鞍上の岡部誠騎手も関係者の元へ引き揚げてくるなり笑顔でガッツポーズ。2012、14年名古屋グランプリJpnⅡをともにエーシンモアオバーで制して以来のダートグレードレース制覇だった。「嬉しいです。最近、他場ばかりで名古屋ではなかなか重賞を勝たせてもらっていなかったので、少しは存在感を示せたかなと思います」と笑った。
前日に全日本2歳優駿JpnⅠをヴァケーションで制覇した吉原寛人騎手(金沢)と同様、全国で重賞レースのスポット騎乗を行い、結果を残してきた一人。この日は第5レースで7番人気馬が馬場の中央を伸びて2着など外差しが決まりやすく、「真ん中より外が一番良くて、あそこを通ろうと思っていました」とコースを熟知するリーディングジョッキーだからこその判断が光った。
一方で悔しさを味わったのはクビ差2着アングライフェン陣営。マーフィー騎手は前走(浦和記念JpnⅡ・4着)で勝ち馬デルマルーヴルに騎乗していただけに「あの馬がライバルだと思っていました」という。「前を見ながら勝ちに行く競馬をしましたが、斤量差もあって差されて申し訳ないです」と、一旦は先頭に立ちながらも2キロ軽い3歳馬に差されてしまった。1馬身半差で続いたアナザートゥルースは今春の名古屋大賞典JpnⅢに続いての3着で「ペースアップした時、小回りだと上手く加速ができないぶん、最後の差につながりました」と大野拓弥騎手は肩を落とした。

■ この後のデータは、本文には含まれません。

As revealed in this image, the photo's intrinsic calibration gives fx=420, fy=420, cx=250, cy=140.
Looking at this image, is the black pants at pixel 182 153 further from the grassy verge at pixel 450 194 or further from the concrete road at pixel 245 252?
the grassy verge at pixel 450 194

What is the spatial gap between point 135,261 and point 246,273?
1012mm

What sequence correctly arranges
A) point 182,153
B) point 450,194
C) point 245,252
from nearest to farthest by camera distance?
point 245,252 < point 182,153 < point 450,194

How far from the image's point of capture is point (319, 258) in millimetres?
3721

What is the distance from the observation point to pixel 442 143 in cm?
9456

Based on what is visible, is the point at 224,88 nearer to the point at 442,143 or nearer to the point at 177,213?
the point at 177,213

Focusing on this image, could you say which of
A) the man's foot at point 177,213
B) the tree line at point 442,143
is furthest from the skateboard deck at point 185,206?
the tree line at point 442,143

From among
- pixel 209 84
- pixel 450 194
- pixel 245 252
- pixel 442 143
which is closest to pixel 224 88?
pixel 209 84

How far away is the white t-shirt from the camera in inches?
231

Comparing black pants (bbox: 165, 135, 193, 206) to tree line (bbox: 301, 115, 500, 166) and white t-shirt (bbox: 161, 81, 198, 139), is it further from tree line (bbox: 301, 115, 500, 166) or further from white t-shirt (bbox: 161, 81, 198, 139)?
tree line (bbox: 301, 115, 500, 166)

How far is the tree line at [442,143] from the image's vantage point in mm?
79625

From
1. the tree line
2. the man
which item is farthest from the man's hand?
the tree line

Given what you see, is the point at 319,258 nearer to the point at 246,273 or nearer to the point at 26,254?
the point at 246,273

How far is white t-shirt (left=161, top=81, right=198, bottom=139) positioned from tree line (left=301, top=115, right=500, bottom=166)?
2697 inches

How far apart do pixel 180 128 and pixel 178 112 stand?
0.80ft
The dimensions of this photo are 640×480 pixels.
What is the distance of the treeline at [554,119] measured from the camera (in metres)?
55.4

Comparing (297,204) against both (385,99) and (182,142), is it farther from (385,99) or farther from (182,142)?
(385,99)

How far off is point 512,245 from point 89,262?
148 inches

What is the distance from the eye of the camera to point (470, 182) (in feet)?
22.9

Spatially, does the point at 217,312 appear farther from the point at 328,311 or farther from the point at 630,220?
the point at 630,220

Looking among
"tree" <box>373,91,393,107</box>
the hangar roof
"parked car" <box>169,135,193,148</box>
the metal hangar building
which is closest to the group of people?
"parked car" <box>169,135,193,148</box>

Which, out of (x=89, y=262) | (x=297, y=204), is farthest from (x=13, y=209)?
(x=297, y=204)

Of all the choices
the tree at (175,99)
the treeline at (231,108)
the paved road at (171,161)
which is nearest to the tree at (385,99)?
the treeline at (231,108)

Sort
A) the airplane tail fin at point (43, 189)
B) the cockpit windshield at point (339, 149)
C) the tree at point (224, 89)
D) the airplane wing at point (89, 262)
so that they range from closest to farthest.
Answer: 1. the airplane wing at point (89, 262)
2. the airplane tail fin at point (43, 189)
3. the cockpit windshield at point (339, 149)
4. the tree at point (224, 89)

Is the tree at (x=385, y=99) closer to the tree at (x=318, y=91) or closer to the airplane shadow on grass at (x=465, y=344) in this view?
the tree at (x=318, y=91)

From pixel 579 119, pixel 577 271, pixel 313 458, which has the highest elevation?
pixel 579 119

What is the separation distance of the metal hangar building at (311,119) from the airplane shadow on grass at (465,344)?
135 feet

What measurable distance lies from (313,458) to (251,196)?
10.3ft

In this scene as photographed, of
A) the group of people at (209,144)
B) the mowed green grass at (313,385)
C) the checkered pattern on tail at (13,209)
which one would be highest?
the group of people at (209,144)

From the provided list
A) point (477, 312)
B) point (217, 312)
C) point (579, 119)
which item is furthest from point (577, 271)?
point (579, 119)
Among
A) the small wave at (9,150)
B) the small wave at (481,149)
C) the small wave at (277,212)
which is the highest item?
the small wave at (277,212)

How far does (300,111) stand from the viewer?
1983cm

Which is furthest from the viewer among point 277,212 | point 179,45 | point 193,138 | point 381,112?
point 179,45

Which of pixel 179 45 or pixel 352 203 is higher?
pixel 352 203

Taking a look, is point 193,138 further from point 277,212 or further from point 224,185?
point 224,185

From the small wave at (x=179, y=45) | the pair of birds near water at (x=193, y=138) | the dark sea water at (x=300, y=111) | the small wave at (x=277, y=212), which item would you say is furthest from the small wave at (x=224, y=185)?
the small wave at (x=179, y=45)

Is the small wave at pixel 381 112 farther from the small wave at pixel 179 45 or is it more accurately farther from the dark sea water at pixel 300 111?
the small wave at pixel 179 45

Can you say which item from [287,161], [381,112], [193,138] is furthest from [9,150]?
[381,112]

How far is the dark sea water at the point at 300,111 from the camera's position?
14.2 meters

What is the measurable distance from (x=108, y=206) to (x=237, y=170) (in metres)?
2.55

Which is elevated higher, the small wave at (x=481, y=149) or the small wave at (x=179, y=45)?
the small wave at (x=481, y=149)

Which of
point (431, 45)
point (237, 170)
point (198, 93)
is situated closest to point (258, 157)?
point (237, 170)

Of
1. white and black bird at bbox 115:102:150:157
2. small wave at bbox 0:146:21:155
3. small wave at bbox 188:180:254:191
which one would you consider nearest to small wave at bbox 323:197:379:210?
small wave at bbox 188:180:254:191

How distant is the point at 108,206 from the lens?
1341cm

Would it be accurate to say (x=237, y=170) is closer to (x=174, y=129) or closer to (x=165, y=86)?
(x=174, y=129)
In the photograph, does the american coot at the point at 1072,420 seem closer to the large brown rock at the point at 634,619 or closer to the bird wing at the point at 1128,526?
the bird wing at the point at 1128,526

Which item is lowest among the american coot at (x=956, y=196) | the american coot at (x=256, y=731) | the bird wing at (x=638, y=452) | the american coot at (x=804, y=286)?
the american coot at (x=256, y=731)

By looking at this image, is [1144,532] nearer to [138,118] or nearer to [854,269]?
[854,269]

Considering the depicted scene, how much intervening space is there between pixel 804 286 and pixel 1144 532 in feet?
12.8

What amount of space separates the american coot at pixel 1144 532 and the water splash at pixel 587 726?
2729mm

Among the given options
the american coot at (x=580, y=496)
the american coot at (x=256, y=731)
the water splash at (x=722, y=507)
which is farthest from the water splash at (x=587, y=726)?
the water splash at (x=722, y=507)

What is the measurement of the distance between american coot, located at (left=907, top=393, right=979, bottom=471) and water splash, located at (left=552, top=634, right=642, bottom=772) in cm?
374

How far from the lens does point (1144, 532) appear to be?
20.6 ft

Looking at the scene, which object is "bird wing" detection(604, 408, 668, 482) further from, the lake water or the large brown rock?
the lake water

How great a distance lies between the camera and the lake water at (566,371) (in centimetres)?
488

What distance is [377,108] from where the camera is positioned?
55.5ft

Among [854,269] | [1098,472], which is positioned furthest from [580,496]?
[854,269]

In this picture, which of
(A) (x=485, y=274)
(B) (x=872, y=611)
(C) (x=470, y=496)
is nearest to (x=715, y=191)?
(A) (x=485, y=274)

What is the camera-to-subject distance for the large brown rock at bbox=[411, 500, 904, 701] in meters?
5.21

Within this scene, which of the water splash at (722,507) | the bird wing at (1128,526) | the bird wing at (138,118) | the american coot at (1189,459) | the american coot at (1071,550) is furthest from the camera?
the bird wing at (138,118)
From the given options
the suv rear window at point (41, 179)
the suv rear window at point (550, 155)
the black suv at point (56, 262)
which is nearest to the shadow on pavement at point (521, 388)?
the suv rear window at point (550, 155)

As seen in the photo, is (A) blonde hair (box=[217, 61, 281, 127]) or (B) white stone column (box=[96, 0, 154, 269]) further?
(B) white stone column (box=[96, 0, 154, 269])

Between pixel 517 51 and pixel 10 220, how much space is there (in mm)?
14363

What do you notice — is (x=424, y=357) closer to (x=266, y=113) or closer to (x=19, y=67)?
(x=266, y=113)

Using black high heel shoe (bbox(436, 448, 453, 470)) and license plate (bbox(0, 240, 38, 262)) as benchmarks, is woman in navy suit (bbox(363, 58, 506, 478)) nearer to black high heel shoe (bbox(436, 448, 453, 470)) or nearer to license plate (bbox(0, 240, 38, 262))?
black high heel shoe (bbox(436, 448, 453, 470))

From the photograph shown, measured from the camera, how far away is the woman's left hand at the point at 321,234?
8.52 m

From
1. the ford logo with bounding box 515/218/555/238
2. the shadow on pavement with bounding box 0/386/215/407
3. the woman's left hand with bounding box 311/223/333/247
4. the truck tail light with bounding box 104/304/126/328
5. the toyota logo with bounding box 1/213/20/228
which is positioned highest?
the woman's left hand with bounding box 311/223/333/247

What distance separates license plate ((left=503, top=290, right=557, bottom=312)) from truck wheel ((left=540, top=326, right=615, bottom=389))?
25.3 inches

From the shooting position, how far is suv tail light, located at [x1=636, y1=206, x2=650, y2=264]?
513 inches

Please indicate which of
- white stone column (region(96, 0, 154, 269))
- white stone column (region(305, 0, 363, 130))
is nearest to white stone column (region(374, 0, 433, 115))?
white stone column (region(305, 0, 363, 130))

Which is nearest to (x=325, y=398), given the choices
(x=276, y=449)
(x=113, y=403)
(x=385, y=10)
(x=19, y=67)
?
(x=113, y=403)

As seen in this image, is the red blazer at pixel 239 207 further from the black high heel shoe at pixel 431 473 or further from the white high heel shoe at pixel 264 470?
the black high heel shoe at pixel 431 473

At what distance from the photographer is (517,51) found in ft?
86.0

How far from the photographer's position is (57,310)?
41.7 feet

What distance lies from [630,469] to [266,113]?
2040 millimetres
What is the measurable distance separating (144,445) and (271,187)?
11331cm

地方馬最先着は6着のオールージュ。村上弘樹騎手は「かかる癖があるので、距離が長いレースでいつもより前に行ってみようと思っていました。欲を言えば掲示板に載りたかったですが、よくがんばってくれました」と健闘を称えた。
Comment
岡部誠 騎手
前走のVTRを見て、しまいにまた伸びることが分かったので、あとはどれだけロスなく乗れるかだと思っていました。残り100メートルくらいでもう1回ギアが入ってくれました。責任も感じていたのでホッとした気持ちがあります。馬は上がってきても涼しい顔をしていて心肺機能がすごいと思います。
戸田博文 調教師
デビューの頃は出遅れることもありましたが、最近はスタートも良くなってきて、今日は行く馬を見るいいポジションを取れました。まだ子供っぽさがあってスイッチの入り方が不安定ですが、今日は岡部騎手がうまくコントロールしてくれました。この後は選ばれれば川崎記念に向かいたいと思います。